_DATASET EXCERPT_

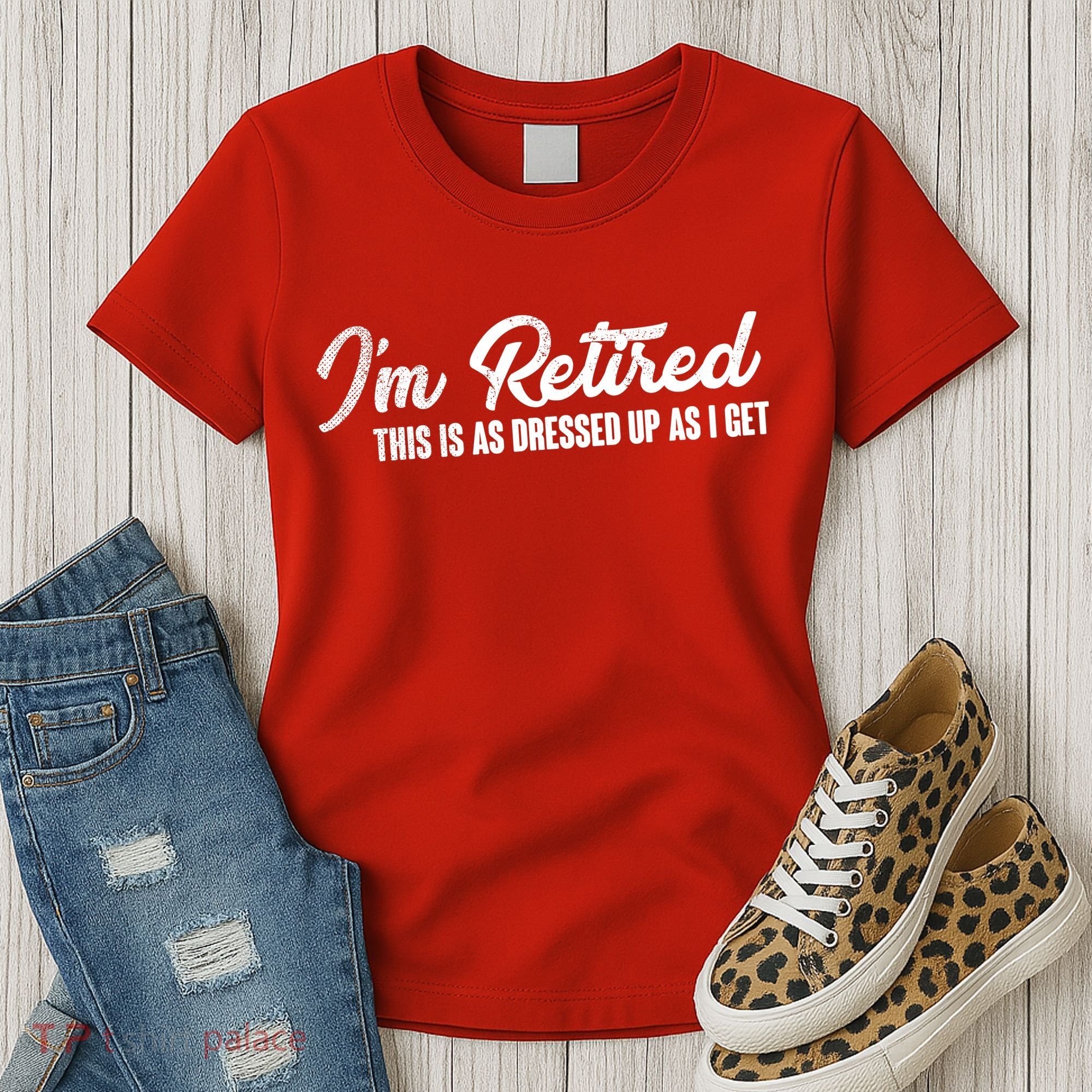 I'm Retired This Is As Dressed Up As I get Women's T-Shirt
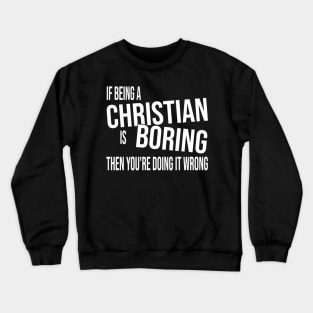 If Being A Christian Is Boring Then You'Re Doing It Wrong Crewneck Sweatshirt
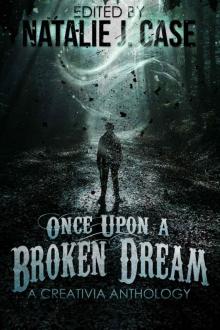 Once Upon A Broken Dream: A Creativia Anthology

_TASK INSTRUCTIONS_
Retype the listing above exactly as it appears, omitting the pictures.

_ANSWER SECTION_
 I'm Retired This Is As Dressed Up As I get Women's T-Shirt
 If Being A Christian Is Boring Then You'Re Doing It Wrong Crewneck Sweatshirt
 Once Upon A Broken Dream: A Creativia Anthology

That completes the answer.